Unraveling a Spaghetti Model

In many established Ruby on Rails applications, there are often a couple of classes that become entangled with the rest of the code base. These early models start small and simple, possibly present for the first commit, but over time, the rest of the code base becomes entangled with them.

Some call them god objects (omniscient or all-knowing objects) since they reference a large number of other objects and often have unrelated methods. It’s a well-known anti-pattern or code smell [1996 Reference].

In Gusto’s journey to create a modularized monolith, we leverage Packwerk to move domain concepts into packs. For example. we created a payments pack and then moved all the models, controllers, views, services, and specs needed for that domain. With all the code in packs, we created a public API for the rest of the code to access that domain’s interface. What’s left are our “spaghetti” models. They are called spaghetti models because they are entangled with all the domain’s code (via associations) and contain domain code (via methods) that belong somewhere else. In this blog series, I’ll share how I tackled our largest spaghetti model.

Tackling spaghetti models can feel overwhelming. It took years for them to form and untangling the mess can feel like a Gordian knot with no clear starting place. At Gusto, we have two main spaghetti models: company and employee. When I first started untangling the company spaghetti model, I didn’t know where to start. The other members of my team were concerned about whether we could even tackle the problem. Here’s a class with 11 years’ worth of experience, 408 methods, 195 associations, and 51 columns. Engineers on other teams are afraid to touch it: “If you modify it, it might break our business-critical payroll. It’s so entangled.”

So with a bit of audacity, naivety, and experience, I picked up my chisel and slowly started chipping away at it. We know from Angela Duckworth’s book, that grit is the secret to outstanding achievement. Fortunately, I kept chiseling away at our spaghetti model.

Graph showing the number of methods on the company model over time. It keeps getting bigger. — Number of company model methods over time

This is the story of my journey. These techniques worked well for us. I wanted a safe removal and refactoring of code without breaking the system. Feel free to try the techniques in a different order and let me know about your journey.

Objective: Move domain concepts into domain modules. In our system, the Company model represents a business that wants to use our products. Ideally, our Company model would only contain code related to the company’s identity (business name, tax number, legal trading name, id). However, most of the stuff on the Company model was domain concepts that belong in different modules or packs. In our project, we split our codebase into packs with private and public APIs (see Ruby At Scale for more information). My refactors then moved methods from the company or its concerns to domain packs. Our long-term goal is a slim company model that is only identity information.

Objective: Clean boundaries. In our ideal system, public APIs return simple ruby objects so that client code can not leverage associations and other Ruby on Rails convenience methods. Private APIs can return ActiveRecord models. Code calling other domains should use public APs. Instead of passing a company rails model around, we pass a company_id or a company value object.

Graph shows the number of assocations on the company model over time. It’s getting bigger. — Number of company model associations over time

Goal 1: Prevent the model from getting worse

Our first step is to write tests to prevent other developers from adding more methods, associations, and columns. See Add Tests To Stop the Growing Spaghetti Model for details.

● **Instruction A**: Please say whether each of the following statements agrees with the spaghetti model article, answering yes or no and quoting the article's deciding words. (i) The company model has 408 methods. (ii) Public APIs in the ideal system return ActiveRecord models. (iii) Gusto's two main spaghetti models are company and payroll.
● **Instruction B**: Pick up the spaghetti model article right after its final sentence and write what comes next.

● **Data section**:
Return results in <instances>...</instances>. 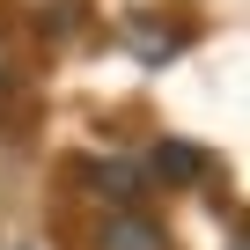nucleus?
Wrapping results in <instances>:
<instances>
[{
    "mask_svg": "<svg viewBox=\"0 0 250 250\" xmlns=\"http://www.w3.org/2000/svg\"><path fill=\"white\" fill-rule=\"evenodd\" d=\"M96 250H162V228L147 213H110L103 235H96Z\"/></svg>",
    "mask_w": 250,
    "mask_h": 250,
    "instance_id": "f257e3e1",
    "label": "nucleus"
},
{
    "mask_svg": "<svg viewBox=\"0 0 250 250\" xmlns=\"http://www.w3.org/2000/svg\"><path fill=\"white\" fill-rule=\"evenodd\" d=\"M147 169H155L162 184H199V177H206V147H191V140H162Z\"/></svg>",
    "mask_w": 250,
    "mask_h": 250,
    "instance_id": "f03ea898",
    "label": "nucleus"
},
{
    "mask_svg": "<svg viewBox=\"0 0 250 250\" xmlns=\"http://www.w3.org/2000/svg\"><path fill=\"white\" fill-rule=\"evenodd\" d=\"M88 177H96V191H103V199H118V206H125V213H133V199H140V191H147V184H140V169H133V162H96V169H88Z\"/></svg>",
    "mask_w": 250,
    "mask_h": 250,
    "instance_id": "7ed1b4c3",
    "label": "nucleus"
},
{
    "mask_svg": "<svg viewBox=\"0 0 250 250\" xmlns=\"http://www.w3.org/2000/svg\"><path fill=\"white\" fill-rule=\"evenodd\" d=\"M228 250H243V243H228Z\"/></svg>",
    "mask_w": 250,
    "mask_h": 250,
    "instance_id": "20e7f679",
    "label": "nucleus"
}]
</instances>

● **Expected answer A**:
(i) Yes: "408 methods, 195 associations, and 51 columns."
(ii) No: "public APIs return simple ruby objects" and "Private APIs can return ActiveRecord models."
(iii) No: "we have two main spaghetti models: company and employee."

● **Expected answer B**:
Honestly, I didn’t start here, but once I noticed that other developers were still adding to the company model, we wrote some tests. The tests provide an automatic feedback mechanism for developers.

Goal 2: Examine the database

I started with an audit of the model. I skimmed through each method, trying to see where to start. After the read-through, I then looked at the database columns. I noticed that some of these had not been written in years. I chose to clean up our database table before taking anything else. After getting familiar with the columns, I then removed dead methods and started inlining the code. See Safely Removing Dead Columns for details.

Goal 3: Move domain logic to domain packs

Shrinking a spaghetti model is removing all the code that doesn’t belong there. A typical ActiveRecord Model will have:

columns
methods
associations (has_many, has_one, belongs_to)
lifecycle callbacks (after_create, before_save, …)
validations
ActiveSupport::Concerns
mixins
delegated methods
scopes

My job was to remove all the junk that didn’t belong there.

What to work on first?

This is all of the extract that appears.